Or maybe I'm just going crazy.
“The day is young,” I answered, “and my capacity to disappoint is limitless.”
Dee laughed and said, “self deprecating humor is a defense mechanism. You don't need it here.” She turned back to Liz and pointed at one of the printouts. “I still think this is our best option. Anything else will take longer and has less chance of success.”
“I still say it's too risky,” Liz countered, “let us work it from the outside. It's what we do.”
Dee shook her head, “This is what I do, Elizabeth. You've got your skills. I've got mine. Trust that I can do this.”
“Is she still pushing for a frontal assault?” Brian asked. Liz nodded yes.
“Someone bring me up to speed, please,” I requested. The words frontal assault had warning bells going off in my brain.
“We've found ourselves a hard target,” Dee offered, “now we're looking for a way to crack it.”
“It's the Freedom Birthright Foundation,” Brian explained, “We've discovered they have an office right here in the city. Liz and I dug into that email hack that the professor talked about. Not many bread crumbs left to follow after all this time, but we found a few.” Brian looked very self satisfied as he said it.
“We couldn't track it back to the Foundation directly,” Liz continued, “but we poked around some of the darker parts of the net on the hunch that the work had been farmed out, and we got a hit. Called in a few favors and got a list of IP addresses used to communicate with the black hat they hired for the actual hack. Most were anonymized, but they got sloppy. A couple of addresses traced back to the Foundation's own network at an office building less than half a mile from here.”

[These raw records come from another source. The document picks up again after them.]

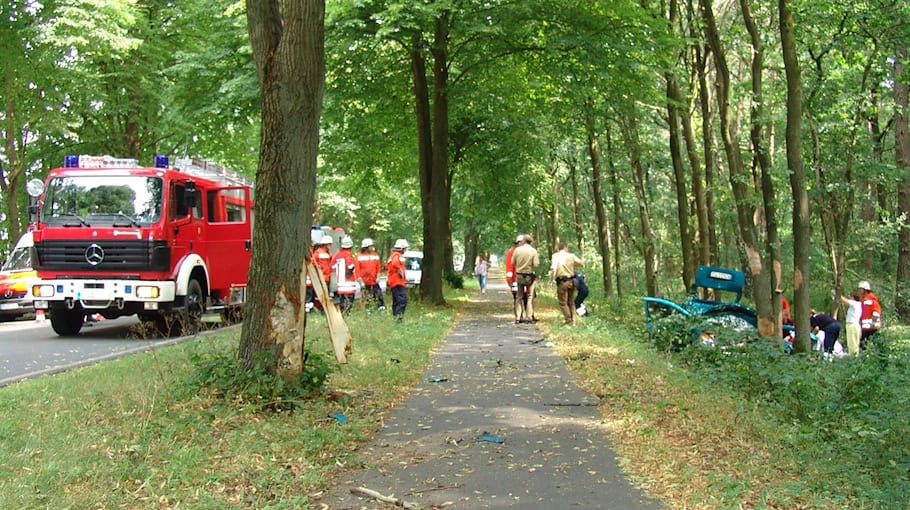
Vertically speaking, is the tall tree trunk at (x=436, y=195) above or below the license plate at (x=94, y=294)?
above

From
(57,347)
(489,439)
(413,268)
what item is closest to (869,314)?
(489,439)

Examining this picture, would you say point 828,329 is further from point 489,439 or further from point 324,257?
point 489,439

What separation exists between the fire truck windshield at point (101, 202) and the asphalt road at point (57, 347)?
221cm

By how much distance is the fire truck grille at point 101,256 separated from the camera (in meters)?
14.5

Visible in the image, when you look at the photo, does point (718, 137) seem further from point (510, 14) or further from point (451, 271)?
point (451, 271)

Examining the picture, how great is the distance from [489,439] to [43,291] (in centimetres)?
1095

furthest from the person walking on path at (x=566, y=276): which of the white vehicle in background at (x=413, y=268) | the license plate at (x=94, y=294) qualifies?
the white vehicle in background at (x=413, y=268)

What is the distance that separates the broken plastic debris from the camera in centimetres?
689

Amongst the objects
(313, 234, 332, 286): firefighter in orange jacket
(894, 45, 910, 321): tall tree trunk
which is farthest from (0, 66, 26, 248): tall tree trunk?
(894, 45, 910, 321): tall tree trunk

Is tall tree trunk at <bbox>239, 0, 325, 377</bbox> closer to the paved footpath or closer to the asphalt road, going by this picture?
the paved footpath

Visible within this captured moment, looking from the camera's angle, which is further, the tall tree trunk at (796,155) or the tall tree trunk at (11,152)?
Result: the tall tree trunk at (11,152)

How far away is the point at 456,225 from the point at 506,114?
1876cm

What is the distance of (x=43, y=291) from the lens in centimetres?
1456

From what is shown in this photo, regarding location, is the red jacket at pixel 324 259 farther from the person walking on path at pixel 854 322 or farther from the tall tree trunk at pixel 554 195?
the tall tree trunk at pixel 554 195
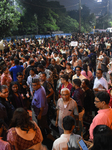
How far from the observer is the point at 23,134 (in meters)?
1.99

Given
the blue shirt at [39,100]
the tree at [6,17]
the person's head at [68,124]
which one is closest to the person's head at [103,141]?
the person's head at [68,124]

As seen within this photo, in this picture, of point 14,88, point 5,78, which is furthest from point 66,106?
point 5,78

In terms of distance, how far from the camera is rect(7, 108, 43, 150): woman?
77.4 inches

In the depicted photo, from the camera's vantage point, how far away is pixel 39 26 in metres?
34.0

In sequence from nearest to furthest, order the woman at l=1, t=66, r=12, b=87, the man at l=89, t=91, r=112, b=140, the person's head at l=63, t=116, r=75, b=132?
the person's head at l=63, t=116, r=75, b=132 < the man at l=89, t=91, r=112, b=140 < the woman at l=1, t=66, r=12, b=87

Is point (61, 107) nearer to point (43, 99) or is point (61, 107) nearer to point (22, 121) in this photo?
point (43, 99)

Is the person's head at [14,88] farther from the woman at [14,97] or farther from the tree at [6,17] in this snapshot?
the tree at [6,17]

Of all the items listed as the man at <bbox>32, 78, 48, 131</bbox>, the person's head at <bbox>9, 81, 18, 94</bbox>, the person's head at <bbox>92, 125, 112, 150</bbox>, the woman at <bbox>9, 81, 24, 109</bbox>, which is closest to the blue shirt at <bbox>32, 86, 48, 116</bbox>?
the man at <bbox>32, 78, 48, 131</bbox>

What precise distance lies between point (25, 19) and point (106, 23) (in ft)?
136

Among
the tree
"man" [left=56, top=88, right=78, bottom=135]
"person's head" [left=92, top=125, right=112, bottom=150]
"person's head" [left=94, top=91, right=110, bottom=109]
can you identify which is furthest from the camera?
the tree

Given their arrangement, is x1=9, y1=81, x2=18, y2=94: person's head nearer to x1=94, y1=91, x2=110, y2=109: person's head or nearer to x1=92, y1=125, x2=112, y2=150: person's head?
x1=94, y1=91, x2=110, y2=109: person's head

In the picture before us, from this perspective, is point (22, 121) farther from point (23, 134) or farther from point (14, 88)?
point (14, 88)

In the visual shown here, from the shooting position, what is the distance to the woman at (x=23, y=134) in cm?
197

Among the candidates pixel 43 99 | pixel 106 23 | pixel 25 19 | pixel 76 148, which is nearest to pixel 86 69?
pixel 43 99
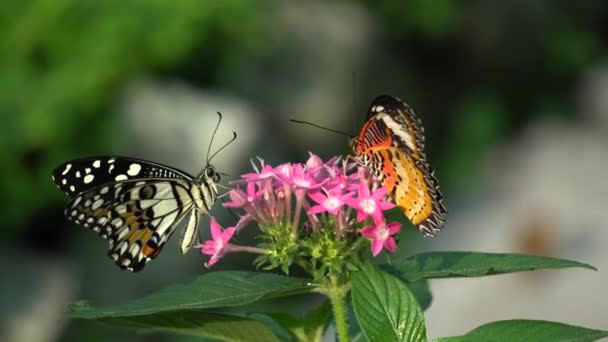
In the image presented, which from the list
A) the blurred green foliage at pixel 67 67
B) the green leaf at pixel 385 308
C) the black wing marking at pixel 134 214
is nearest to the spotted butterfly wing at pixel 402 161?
the green leaf at pixel 385 308

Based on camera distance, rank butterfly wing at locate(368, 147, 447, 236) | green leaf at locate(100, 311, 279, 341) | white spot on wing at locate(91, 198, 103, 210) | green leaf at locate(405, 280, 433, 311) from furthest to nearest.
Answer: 1. white spot on wing at locate(91, 198, 103, 210)
2. green leaf at locate(405, 280, 433, 311)
3. butterfly wing at locate(368, 147, 447, 236)
4. green leaf at locate(100, 311, 279, 341)

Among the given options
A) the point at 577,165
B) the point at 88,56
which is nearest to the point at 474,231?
the point at 577,165

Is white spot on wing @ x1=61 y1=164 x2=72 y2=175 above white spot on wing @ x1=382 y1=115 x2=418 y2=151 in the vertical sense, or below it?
below

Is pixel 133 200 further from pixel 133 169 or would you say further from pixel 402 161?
pixel 402 161

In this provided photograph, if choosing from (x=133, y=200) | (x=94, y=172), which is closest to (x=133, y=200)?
(x=133, y=200)

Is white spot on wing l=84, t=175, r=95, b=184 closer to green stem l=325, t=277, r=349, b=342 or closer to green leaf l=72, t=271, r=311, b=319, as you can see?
green leaf l=72, t=271, r=311, b=319

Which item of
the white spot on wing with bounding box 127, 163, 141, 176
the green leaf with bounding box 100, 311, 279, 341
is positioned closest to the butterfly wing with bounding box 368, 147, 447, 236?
the green leaf with bounding box 100, 311, 279, 341
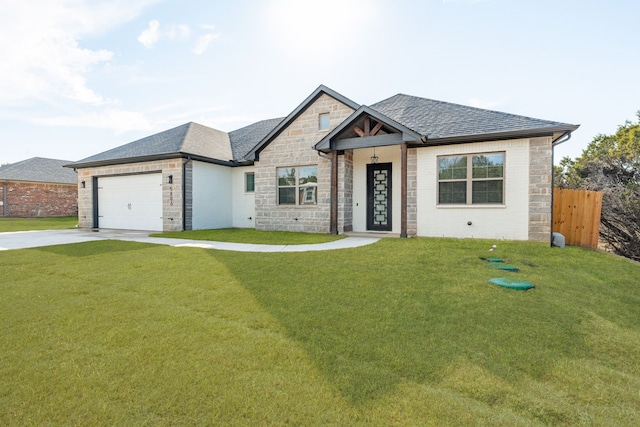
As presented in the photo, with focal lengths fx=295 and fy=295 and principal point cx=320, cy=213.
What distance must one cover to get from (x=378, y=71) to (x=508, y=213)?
24.8 feet

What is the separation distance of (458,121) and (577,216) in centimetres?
446

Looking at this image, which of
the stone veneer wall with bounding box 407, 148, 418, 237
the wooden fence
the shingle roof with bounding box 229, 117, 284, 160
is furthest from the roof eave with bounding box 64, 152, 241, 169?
the wooden fence

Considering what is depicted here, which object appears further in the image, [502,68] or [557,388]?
[502,68]

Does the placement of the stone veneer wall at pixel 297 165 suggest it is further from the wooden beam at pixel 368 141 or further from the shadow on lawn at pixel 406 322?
the shadow on lawn at pixel 406 322

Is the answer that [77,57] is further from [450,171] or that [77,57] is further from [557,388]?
[557,388]

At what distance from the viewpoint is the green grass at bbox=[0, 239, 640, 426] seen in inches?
70.9

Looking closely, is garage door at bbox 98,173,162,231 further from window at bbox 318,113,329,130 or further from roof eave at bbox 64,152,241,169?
window at bbox 318,113,329,130

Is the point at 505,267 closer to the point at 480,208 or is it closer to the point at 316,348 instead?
the point at 480,208

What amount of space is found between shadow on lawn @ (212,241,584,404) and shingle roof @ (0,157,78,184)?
85.9 ft

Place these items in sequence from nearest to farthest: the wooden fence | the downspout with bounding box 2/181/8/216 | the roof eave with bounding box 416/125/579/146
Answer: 1. the roof eave with bounding box 416/125/579/146
2. the wooden fence
3. the downspout with bounding box 2/181/8/216

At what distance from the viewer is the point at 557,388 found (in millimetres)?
2041

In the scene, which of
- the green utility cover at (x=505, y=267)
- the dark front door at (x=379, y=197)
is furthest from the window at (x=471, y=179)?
the green utility cover at (x=505, y=267)

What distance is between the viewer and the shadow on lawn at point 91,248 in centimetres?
704

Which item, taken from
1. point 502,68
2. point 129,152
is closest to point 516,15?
point 502,68
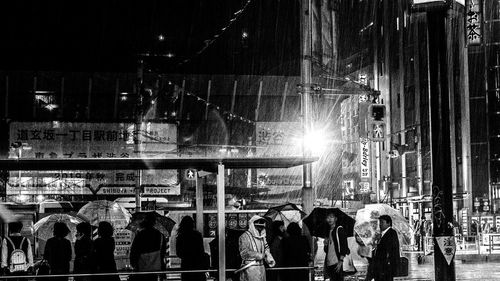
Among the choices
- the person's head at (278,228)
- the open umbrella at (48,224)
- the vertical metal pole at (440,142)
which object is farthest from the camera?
the open umbrella at (48,224)

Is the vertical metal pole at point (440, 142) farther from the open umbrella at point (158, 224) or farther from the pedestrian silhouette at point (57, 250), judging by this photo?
the open umbrella at point (158, 224)

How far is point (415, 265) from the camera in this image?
96.7ft

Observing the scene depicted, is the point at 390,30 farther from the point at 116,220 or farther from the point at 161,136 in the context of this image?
the point at 116,220

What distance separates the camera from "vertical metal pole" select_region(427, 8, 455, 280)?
413 inches

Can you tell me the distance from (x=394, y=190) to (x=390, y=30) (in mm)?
15238

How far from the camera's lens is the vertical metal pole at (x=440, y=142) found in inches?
413

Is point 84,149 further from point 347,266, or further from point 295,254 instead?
point 295,254

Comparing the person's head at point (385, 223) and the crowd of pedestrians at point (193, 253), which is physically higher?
the person's head at point (385, 223)

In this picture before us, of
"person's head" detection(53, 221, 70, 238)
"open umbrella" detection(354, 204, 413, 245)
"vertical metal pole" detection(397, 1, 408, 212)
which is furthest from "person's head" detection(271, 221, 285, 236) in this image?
"vertical metal pole" detection(397, 1, 408, 212)

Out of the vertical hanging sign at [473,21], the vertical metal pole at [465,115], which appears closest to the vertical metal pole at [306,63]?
the vertical hanging sign at [473,21]

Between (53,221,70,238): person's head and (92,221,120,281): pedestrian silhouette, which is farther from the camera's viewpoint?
(53,221,70,238): person's head

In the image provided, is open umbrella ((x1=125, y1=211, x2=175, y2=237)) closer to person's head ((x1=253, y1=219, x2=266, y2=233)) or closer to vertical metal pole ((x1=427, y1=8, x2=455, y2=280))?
person's head ((x1=253, y1=219, x2=266, y2=233))

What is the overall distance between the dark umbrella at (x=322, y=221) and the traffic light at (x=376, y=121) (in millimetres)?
8698

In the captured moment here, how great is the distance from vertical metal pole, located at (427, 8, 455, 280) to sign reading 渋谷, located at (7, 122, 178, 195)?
931 inches
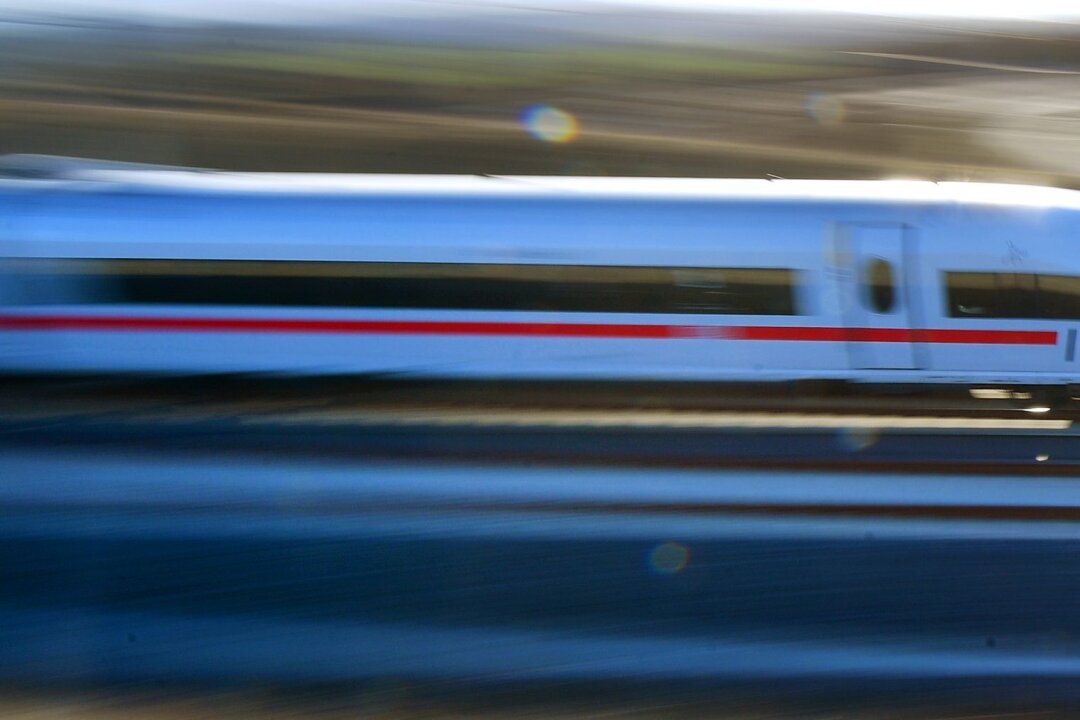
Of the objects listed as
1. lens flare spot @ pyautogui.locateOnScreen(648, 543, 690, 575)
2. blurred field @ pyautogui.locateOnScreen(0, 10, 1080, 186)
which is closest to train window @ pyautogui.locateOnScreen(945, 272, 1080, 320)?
lens flare spot @ pyautogui.locateOnScreen(648, 543, 690, 575)

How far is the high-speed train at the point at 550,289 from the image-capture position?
336 inches

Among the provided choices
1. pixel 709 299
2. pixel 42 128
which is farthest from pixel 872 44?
pixel 709 299

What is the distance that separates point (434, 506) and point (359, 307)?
14.3ft

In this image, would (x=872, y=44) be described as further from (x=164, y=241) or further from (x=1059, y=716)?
(x=1059, y=716)

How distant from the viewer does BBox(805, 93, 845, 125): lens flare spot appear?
70.5 ft

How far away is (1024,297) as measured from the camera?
27.8 ft

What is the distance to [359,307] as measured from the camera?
865cm

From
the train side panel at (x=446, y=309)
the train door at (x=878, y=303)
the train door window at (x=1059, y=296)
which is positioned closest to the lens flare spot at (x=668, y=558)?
the train side panel at (x=446, y=309)

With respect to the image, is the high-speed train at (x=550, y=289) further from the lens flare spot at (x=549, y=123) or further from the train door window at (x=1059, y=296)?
the lens flare spot at (x=549, y=123)

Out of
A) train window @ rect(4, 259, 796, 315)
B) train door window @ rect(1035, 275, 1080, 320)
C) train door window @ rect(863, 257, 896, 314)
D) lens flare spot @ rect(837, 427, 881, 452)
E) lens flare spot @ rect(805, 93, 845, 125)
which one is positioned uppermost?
lens flare spot @ rect(805, 93, 845, 125)

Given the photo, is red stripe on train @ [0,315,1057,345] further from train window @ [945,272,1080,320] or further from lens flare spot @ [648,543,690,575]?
lens flare spot @ [648,543,690,575]

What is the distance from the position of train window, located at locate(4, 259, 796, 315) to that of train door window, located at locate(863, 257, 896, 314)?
0.58 meters

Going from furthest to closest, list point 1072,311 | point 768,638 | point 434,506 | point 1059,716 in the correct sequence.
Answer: point 1072,311 → point 434,506 → point 768,638 → point 1059,716

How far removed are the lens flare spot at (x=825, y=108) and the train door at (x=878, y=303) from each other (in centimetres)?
1350
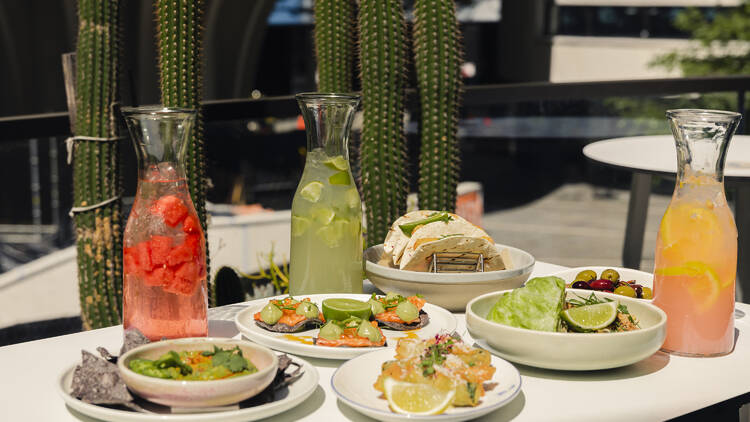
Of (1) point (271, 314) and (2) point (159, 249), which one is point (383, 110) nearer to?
(1) point (271, 314)

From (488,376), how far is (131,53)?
369 inches

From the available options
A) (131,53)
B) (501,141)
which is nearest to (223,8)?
(131,53)

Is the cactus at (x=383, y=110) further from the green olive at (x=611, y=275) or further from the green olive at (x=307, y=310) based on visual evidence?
the green olive at (x=307, y=310)

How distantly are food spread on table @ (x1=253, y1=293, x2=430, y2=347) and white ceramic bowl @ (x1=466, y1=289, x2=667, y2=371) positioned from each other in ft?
0.58

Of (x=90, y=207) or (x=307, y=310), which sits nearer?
(x=307, y=310)

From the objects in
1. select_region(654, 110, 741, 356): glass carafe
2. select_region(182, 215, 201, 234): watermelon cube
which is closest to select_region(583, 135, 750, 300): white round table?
select_region(654, 110, 741, 356): glass carafe

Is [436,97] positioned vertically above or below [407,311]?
above

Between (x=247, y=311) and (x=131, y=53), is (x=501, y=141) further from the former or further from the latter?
(x=131, y=53)

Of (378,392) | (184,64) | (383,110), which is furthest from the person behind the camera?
(383,110)

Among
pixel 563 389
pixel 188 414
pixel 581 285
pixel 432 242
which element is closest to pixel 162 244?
pixel 188 414

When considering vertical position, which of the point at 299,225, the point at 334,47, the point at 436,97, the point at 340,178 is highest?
the point at 334,47

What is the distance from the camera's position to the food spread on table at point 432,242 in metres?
1.80

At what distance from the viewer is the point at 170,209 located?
1.45 m

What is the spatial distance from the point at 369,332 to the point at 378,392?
208 millimetres
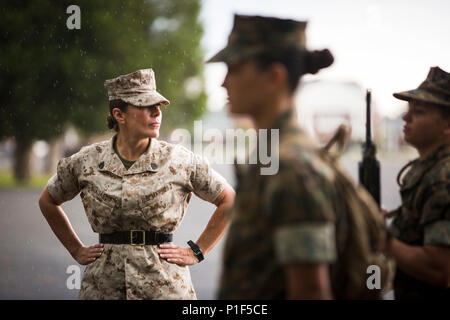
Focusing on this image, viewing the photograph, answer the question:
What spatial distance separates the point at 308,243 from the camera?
4.24 ft

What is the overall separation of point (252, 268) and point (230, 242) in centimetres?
9

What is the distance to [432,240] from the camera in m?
2.01

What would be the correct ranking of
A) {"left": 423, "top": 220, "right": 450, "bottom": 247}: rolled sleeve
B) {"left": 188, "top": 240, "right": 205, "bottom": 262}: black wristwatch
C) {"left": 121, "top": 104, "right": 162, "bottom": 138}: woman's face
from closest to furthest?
{"left": 423, "top": 220, "right": 450, "bottom": 247}: rolled sleeve < {"left": 121, "top": 104, "right": 162, "bottom": 138}: woman's face < {"left": 188, "top": 240, "right": 205, "bottom": 262}: black wristwatch

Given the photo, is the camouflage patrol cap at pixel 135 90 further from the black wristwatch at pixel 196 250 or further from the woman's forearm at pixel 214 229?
the black wristwatch at pixel 196 250

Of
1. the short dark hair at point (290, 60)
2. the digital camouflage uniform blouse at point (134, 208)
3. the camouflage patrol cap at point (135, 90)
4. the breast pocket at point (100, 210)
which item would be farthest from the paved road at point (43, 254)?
the short dark hair at point (290, 60)

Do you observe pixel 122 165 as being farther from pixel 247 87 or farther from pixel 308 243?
pixel 308 243

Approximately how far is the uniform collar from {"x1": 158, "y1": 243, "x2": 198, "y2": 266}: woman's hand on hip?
1.22 ft

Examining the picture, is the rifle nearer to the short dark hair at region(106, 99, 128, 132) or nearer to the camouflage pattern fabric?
the camouflage pattern fabric

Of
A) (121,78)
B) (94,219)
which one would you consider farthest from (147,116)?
(94,219)

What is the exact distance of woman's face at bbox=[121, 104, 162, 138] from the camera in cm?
257

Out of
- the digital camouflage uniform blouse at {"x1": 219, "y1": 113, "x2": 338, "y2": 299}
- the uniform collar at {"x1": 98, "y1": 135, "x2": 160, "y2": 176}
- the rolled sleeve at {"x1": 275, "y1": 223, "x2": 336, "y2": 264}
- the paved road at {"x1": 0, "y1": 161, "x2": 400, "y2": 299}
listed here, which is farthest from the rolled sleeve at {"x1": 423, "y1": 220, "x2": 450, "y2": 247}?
the paved road at {"x1": 0, "y1": 161, "x2": 400, "y2": 299}

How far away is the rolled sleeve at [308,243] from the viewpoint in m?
1.30

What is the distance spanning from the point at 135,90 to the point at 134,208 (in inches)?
23.7
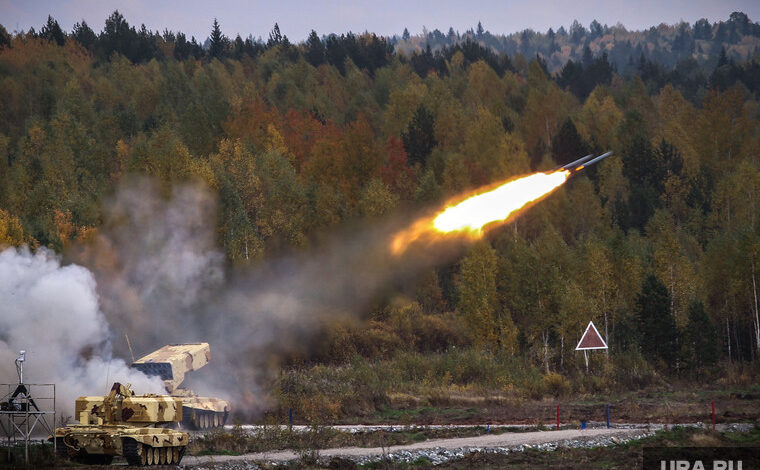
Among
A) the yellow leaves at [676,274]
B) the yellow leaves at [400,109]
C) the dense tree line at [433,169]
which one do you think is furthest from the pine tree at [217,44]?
the yellow leaves at [676,274]

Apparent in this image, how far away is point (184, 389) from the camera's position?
128 ft

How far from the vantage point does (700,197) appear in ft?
281

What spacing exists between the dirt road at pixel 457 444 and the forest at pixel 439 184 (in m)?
9.87

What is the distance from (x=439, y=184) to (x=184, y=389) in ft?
139

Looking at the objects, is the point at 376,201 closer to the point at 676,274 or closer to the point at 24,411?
the point at 676,274

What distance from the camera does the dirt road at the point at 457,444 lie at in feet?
98.1

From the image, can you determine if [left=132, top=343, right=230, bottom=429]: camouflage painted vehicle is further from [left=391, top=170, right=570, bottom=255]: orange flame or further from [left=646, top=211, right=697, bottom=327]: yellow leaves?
[left=646, top=211, right=697, bottom=327]: yellow leaves

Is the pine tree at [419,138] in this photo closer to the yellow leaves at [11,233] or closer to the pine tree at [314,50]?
the yellow leaves at [11,233]

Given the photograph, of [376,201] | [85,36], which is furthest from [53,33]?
[376,201]

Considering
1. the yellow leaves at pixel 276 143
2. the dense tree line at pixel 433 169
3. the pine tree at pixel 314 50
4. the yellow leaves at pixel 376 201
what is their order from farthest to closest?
the pine tree at pixel 314 50, the yellow leaves at pixel 276 143, the yellow leaves at pixel 376 201, the dense tree line at pixel 433 169

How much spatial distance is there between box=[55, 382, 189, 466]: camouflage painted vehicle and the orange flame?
23837 millimetres

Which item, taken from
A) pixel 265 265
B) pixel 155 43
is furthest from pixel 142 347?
pixel 155 43

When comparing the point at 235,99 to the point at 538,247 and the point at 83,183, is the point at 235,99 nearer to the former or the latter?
the point at 83,183

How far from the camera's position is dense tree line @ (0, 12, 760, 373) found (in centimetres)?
5906
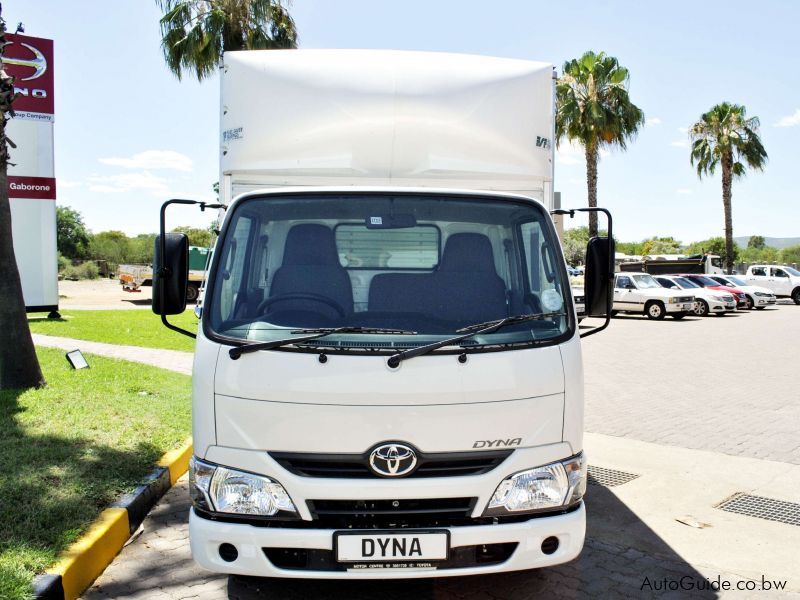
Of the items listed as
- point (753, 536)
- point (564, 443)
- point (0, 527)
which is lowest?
point (753, 536)

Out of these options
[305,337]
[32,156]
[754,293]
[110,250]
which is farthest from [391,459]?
[110,250]

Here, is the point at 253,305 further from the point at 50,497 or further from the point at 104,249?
the point at 104,249

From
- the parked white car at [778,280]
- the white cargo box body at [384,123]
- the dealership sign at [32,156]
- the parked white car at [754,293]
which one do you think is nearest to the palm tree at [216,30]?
the dealership sign at [32,156]

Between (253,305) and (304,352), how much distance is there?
45 cm

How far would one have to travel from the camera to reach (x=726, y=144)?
36844mm

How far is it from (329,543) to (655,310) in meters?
22.7

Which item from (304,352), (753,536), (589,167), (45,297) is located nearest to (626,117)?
(589,167)

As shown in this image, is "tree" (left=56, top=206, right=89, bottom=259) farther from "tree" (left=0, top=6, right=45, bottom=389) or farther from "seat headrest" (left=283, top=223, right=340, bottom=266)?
"seat headrest" (left=283, top=223, right=340, bottom=266)

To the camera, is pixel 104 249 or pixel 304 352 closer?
pixel 304 352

“Our target,” Dee enthused.
Brian nodded in agreement. “Yes, and Dee's right, it's a hard target. We tried penetrating their network from the outside, and the security is surprisingly good. Nothing we can't deal with eventually, but it might take some time. We might have to go social on it.”
“Sure,” Dee replied, “and social engineering is basically what I do. I'll walk in there and punch a hole through their firewall from the inside. Then you two can go medieval on their servers and look for anything incriminating.”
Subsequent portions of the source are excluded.